Gold Calms Down After Sudden Drop of Over 20%!

thecekodok


The bullion market has stabilized after recording three consecutive days of sharp declines, following a correction since last Thursday from a high of nearly $5,600 to around $4,400.


At 8.50 am, the price of gold was at $4,801, up 3.05% from Tuesday's early opening price in the Asian session.


The precious metal recorded its biggest intraday drop in decades on Friday, when the price fell by up to 10.7% in daily trading.


The sharp drop was driven by high market volatility and thin liquidity, thus triggering forced liquidations and massive profit-taking activities at record levels.


Selling pressure also increased as market sentiment shifted towards expectations of more aggressive monetary policy, after US President Donald Trump nominated former Federal Reserve (Fed) Governor Kevin Warsh as the new Fed Chairman.

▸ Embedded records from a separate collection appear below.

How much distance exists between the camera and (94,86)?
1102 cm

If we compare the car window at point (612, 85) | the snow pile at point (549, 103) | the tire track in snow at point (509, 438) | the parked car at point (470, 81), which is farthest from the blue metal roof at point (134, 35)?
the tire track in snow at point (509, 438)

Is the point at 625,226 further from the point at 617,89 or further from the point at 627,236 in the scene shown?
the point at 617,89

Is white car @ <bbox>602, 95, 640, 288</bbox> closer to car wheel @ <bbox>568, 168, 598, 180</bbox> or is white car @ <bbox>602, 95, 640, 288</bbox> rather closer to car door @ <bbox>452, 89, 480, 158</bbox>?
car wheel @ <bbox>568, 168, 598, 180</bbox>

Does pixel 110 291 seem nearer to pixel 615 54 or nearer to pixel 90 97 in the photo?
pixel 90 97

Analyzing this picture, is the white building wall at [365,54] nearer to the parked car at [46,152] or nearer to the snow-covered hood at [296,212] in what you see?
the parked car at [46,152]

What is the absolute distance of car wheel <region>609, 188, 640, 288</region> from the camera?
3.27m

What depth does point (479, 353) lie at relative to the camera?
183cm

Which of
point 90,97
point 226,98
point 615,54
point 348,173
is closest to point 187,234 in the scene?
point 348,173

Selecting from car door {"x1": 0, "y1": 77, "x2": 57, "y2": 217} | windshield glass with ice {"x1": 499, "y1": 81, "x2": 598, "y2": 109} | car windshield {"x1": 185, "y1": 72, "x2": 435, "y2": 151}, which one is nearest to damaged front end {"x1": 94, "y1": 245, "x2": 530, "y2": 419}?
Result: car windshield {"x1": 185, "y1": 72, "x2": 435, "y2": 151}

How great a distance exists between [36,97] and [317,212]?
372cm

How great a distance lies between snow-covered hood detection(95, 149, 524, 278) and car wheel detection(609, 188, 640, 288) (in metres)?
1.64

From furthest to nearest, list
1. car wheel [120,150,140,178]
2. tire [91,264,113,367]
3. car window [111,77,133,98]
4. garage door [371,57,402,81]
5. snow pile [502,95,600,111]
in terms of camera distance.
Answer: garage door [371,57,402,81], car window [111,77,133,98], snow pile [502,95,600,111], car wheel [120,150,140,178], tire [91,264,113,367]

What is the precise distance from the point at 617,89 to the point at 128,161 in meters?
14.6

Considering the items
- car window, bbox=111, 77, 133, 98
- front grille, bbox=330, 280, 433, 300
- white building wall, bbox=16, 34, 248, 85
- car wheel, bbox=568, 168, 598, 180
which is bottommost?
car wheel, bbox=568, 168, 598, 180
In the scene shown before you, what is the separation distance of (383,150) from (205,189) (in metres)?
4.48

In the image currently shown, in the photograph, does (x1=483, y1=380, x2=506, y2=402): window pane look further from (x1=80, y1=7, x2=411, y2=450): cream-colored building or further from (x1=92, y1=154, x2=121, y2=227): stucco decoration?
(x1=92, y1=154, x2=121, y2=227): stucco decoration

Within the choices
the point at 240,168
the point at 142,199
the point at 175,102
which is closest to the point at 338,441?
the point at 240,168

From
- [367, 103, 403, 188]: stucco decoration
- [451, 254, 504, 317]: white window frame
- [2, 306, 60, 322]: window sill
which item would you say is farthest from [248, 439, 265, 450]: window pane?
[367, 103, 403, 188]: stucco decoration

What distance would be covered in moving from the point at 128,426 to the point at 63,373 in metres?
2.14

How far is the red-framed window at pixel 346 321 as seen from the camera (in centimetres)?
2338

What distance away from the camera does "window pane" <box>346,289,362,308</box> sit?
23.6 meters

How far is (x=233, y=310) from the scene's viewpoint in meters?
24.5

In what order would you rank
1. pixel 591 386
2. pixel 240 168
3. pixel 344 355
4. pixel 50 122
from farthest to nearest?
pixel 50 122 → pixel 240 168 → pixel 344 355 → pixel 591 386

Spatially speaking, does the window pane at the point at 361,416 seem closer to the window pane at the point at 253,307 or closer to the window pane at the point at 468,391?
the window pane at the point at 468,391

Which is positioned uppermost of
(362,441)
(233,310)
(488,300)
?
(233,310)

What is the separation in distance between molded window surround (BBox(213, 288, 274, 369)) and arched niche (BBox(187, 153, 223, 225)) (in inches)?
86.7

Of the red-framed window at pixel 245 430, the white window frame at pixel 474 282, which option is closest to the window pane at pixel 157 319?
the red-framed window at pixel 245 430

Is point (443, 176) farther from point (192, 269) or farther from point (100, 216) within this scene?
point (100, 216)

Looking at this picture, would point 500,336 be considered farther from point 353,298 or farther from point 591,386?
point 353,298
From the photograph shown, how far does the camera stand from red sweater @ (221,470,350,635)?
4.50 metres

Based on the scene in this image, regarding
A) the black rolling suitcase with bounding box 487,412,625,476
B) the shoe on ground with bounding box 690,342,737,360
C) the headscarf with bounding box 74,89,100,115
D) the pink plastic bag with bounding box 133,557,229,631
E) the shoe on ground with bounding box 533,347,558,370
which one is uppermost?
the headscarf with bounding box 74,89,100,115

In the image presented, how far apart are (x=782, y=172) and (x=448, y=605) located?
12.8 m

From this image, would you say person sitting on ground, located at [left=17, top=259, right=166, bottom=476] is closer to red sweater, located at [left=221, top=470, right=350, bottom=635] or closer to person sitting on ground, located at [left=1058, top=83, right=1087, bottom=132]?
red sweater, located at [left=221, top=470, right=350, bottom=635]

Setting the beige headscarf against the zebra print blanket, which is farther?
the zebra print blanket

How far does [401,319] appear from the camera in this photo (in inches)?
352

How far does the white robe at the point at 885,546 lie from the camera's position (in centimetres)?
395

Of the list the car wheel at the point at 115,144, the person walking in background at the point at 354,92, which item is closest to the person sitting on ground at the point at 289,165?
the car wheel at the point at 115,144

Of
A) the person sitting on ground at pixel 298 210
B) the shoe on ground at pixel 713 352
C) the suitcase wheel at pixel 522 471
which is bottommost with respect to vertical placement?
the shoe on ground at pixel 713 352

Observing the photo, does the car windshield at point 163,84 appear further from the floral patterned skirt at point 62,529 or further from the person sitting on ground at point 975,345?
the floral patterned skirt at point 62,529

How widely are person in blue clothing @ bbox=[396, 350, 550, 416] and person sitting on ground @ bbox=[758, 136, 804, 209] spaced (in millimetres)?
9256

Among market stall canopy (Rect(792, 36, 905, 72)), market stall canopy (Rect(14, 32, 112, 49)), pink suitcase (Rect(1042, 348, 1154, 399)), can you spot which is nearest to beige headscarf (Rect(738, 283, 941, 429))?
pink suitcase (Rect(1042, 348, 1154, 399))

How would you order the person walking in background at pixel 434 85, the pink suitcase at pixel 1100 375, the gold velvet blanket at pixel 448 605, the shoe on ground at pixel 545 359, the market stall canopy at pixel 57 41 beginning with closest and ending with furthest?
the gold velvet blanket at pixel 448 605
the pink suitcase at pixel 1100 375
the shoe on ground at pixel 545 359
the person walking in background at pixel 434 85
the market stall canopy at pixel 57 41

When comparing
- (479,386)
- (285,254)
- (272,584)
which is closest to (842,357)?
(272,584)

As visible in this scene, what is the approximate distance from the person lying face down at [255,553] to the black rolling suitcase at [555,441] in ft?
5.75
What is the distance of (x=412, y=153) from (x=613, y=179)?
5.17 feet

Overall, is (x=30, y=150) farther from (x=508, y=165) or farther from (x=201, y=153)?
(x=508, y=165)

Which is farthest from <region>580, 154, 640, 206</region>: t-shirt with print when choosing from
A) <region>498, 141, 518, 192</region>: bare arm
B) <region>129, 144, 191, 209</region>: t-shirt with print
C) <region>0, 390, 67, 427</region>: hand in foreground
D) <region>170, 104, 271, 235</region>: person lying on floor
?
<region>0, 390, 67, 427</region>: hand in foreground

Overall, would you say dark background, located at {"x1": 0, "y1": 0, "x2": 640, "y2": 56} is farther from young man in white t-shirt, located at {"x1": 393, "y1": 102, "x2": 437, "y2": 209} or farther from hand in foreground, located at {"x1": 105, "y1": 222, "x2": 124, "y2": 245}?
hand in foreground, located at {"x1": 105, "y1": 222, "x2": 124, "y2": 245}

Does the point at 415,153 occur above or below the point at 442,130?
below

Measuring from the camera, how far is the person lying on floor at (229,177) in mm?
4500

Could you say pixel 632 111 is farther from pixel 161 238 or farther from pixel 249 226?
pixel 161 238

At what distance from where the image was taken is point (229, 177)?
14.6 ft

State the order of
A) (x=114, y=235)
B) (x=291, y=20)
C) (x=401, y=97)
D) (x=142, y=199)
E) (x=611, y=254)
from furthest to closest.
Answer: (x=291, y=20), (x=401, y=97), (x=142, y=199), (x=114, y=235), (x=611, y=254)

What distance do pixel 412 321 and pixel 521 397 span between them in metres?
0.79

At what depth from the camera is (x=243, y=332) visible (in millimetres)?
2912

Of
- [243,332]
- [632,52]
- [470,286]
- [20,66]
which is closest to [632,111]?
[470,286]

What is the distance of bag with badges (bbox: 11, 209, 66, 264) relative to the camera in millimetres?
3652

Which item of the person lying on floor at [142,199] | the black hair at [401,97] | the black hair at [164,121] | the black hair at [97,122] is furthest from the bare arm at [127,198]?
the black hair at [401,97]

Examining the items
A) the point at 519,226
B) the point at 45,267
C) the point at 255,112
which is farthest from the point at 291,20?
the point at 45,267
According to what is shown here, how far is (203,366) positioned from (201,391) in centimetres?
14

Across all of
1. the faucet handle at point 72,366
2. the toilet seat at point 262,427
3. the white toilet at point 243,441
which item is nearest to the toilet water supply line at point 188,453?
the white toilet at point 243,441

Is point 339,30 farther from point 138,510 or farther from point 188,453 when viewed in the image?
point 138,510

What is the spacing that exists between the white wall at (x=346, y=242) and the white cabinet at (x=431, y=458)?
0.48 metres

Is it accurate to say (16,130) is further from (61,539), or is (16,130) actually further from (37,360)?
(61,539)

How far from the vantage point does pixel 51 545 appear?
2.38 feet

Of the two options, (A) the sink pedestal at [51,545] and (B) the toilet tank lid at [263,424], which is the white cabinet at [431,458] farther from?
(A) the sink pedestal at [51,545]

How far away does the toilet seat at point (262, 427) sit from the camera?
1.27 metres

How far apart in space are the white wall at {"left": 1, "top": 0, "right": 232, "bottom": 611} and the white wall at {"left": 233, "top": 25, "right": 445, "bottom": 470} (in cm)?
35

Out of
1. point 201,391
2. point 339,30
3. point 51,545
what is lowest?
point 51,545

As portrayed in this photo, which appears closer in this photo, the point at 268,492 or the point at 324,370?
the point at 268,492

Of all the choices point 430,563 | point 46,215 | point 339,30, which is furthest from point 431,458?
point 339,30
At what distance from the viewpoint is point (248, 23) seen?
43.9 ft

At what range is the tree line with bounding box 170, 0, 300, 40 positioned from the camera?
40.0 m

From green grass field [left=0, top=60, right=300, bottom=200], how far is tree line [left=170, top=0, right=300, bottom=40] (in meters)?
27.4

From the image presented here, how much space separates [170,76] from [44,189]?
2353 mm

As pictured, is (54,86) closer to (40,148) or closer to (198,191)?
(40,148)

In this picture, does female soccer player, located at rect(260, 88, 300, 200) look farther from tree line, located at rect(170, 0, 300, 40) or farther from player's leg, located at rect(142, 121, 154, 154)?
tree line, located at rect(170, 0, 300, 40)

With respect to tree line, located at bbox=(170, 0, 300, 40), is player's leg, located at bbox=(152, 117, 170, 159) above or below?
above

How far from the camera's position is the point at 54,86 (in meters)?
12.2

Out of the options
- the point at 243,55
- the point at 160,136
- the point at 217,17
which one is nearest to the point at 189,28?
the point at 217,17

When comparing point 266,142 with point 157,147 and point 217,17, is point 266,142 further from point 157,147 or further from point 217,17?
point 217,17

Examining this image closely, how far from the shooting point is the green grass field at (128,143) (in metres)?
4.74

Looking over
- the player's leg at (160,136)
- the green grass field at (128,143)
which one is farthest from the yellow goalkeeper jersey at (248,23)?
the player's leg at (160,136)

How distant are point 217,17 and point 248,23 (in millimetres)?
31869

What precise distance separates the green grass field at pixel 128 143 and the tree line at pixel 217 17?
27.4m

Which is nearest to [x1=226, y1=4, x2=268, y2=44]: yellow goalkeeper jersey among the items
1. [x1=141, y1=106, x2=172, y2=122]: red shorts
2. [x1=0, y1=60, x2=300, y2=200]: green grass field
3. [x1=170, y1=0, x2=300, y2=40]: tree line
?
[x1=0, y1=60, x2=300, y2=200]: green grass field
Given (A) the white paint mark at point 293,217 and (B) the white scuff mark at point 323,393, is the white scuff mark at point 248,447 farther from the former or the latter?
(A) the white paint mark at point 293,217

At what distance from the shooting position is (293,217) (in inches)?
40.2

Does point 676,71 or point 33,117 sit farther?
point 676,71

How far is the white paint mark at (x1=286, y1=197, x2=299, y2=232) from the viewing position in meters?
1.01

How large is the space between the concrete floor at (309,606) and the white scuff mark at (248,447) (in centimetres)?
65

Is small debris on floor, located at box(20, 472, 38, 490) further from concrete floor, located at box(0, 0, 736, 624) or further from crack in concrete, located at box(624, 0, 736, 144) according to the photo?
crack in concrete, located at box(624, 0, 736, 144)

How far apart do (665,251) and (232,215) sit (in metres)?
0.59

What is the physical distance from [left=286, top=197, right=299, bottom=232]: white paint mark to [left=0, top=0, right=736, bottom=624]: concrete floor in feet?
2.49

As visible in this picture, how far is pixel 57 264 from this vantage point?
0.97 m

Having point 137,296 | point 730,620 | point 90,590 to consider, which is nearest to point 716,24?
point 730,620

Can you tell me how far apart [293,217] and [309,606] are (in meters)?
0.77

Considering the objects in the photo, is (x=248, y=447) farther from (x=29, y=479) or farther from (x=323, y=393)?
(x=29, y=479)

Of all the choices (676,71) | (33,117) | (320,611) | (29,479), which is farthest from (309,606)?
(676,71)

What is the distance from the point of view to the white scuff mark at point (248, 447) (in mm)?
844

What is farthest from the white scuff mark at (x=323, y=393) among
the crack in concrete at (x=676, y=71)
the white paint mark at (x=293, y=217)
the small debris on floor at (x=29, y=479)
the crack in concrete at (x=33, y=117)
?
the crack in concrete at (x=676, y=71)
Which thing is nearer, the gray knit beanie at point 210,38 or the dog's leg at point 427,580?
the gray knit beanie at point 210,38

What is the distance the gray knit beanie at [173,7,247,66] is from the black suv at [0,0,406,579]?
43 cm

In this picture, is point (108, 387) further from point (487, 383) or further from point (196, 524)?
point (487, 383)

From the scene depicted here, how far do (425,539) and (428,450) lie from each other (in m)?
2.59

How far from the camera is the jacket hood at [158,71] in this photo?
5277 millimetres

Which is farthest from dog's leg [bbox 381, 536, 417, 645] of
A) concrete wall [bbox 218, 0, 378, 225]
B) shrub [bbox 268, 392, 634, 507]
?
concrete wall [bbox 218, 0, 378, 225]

Despite the sharp correction, gold’s medium to long-term bullish trend remains intact.


The macroeconomic backdrop remains supportive, with ongoing geopolitical risks and global economic uncertainty continuing to be the main drivers of demand for safe-haven assets.


At the same time, strong institutional buying and investment flows remain the main supporting factors for price movements.


Heading into the week, market attention is focused on the US labor market data series that are expected to influence near-term price movements, with the main focus on the Non-Farm Payrolls (NFP) report due out on Friday.